Selon le principe de la responsabilité solidaire, un demandeur peut recouvrer la totalité des dommages qu’il réclame d’un seul défendeur négligent, même s’il y en a plusieurs. Ce principe est prévu à l’article 1 de la Loi sur le partage de la responsabilité de l’Ontario, qui se lit comme suit :

 

Partage de la responsabilité, indemnisation

 

1.  Si deux ou plusieurs personnes ont, par leur faute ou par leur négligence, causé des dommages ou contribué à en causer, le tribunal détermine leurs parts respectives de responsabilité. Les personnes dont le tribunal a constaté la faute ou la négligence sont solidairement responsables envers la personne qui a subi la perte ou le dommage; en ce qui concerne leur responsabilité mutuelle, à défaut de contrat entre elles, même implicite, chaque personne est tenue de verser une contribution aux autres et de les indemniser selon la part de responsabilité que le tribunal lui a attribuée. [27]

 

Lorsque trois défendeurs distincts sont considérés comme responsables de la perte du demandeur, ce dernier est en droit de réclamer une indemnisation totale (100 %) de l’un quelconque des défendeurs. Celui qui paye ce jugement en totalité aura le droit d’y faire contribuer les autres parties responsables selon leur part de responsabilité dans la perte du demandeur.

Consigne ▸ Transcrivez sans aucun changement le passage de l'extrait sur la responsabilité solidaire qui va de « Lorsque trois défendeurs » jusqu'à « perte du demandeur. » inclus.

Liste des données ▸
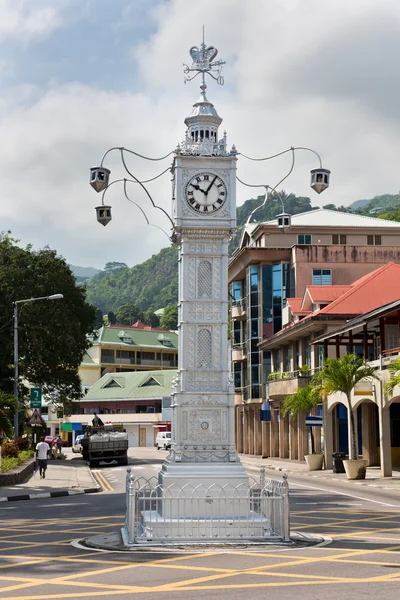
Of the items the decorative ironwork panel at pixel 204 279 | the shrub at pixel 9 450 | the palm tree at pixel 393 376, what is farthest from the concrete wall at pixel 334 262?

---

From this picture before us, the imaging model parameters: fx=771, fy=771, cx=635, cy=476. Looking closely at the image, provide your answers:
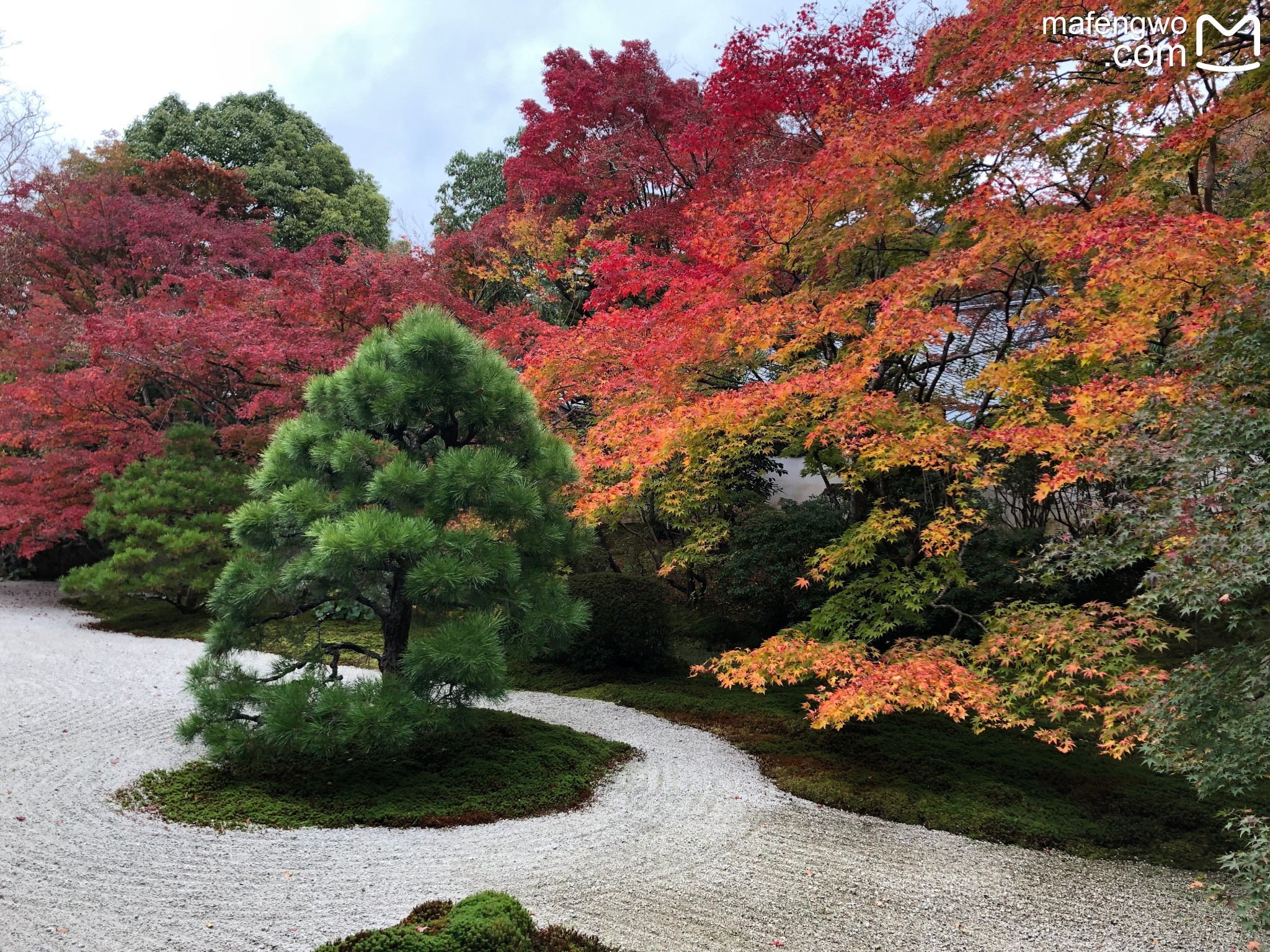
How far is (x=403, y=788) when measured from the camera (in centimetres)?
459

---

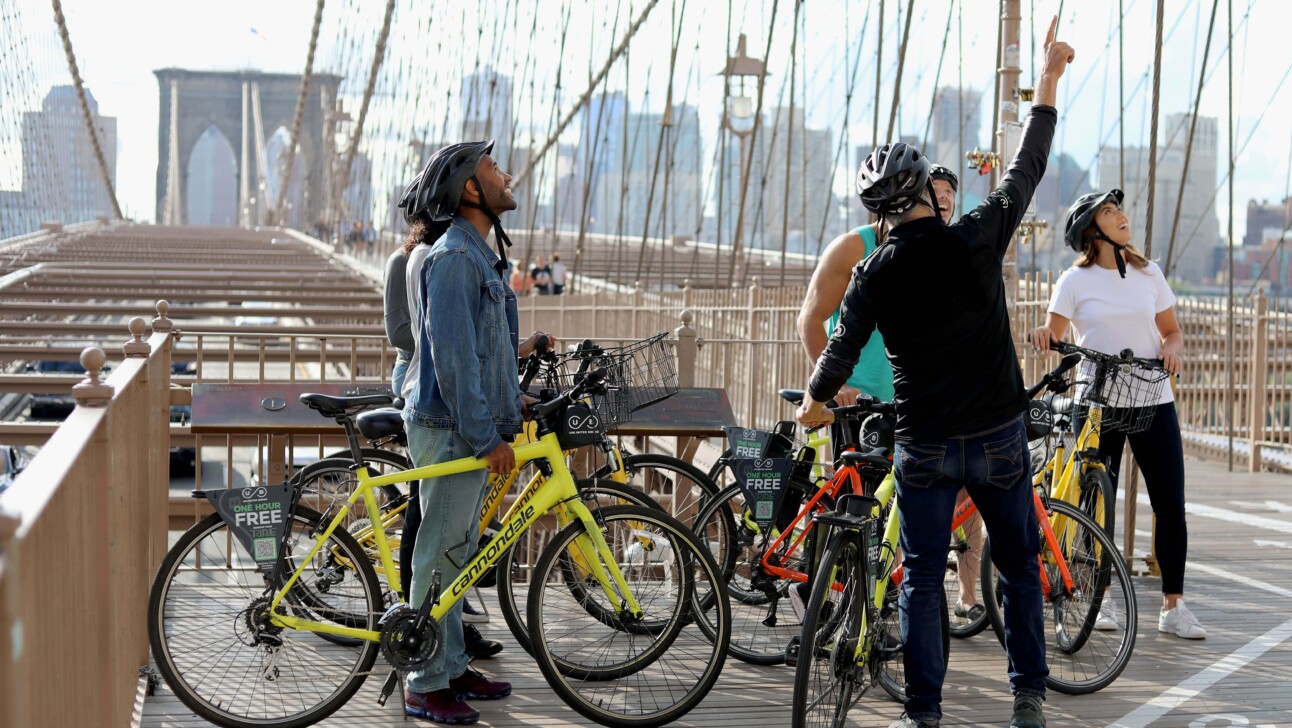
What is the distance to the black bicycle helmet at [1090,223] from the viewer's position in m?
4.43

Réponse ▸
Lorsque trois défendeurs distincts sont considérés comme responsables de la perte du demandeur, ce dernier est en droit de réclamer une indemnisation totale (100 %) de l’un quelconque des défendeurs. Celui qui paye ce jugement en totalité aura le droit d’y faire contribuer les autres parties responsables selon leur part de responsabilité dans la perte du demandeur.